Your task =
Format everything from the line containing "Give me SVG" down to the line containing "</instances>" as a numbered list, skipping any blank lines. Leave the pictures out of your answer.

Exercise materials =
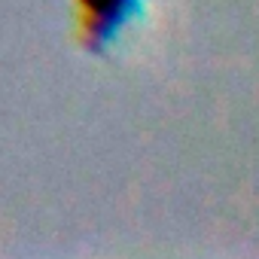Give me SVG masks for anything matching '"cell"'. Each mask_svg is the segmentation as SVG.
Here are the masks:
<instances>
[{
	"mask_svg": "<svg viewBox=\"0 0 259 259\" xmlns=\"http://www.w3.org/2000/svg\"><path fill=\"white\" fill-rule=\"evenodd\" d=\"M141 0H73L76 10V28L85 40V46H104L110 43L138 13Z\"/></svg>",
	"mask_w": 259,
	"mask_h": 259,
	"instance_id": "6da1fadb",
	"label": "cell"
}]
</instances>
* * *
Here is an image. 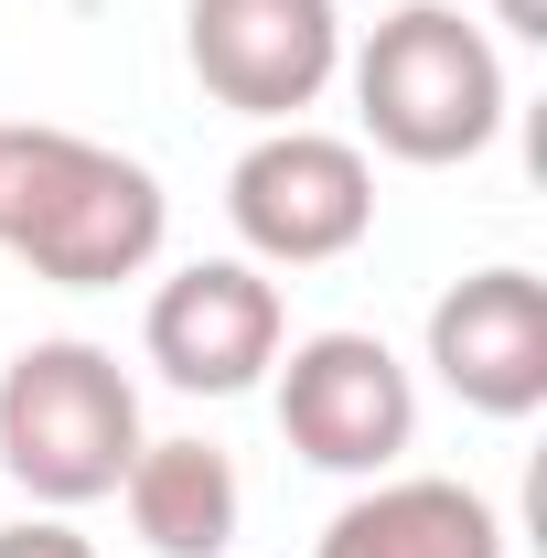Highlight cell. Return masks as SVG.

The solution =
1. Give me SVG masks for anything matching '"cell"'. Each mask_svg is the segmentation as SVG.
2. Here are the masks:
3. <instances>
4. [{
5. 	"mask_svg": "<svg viewBox=\"0 0 259 259\" xmlns=\"http://www.w3.org/2000/svg\"><path fill=\"white\" fill-rule=\"evenodd\" d=\"M141 0H73L76 10V28L85 40V46H104L110 43L138 13Z\"/></svg>",
6. 	"mask_w": 259,
7. 	"mask_h": 259,
8. 	"instance_id": "6da1fadb",
9. 	"label": "cell"
10. }]
11. </instances>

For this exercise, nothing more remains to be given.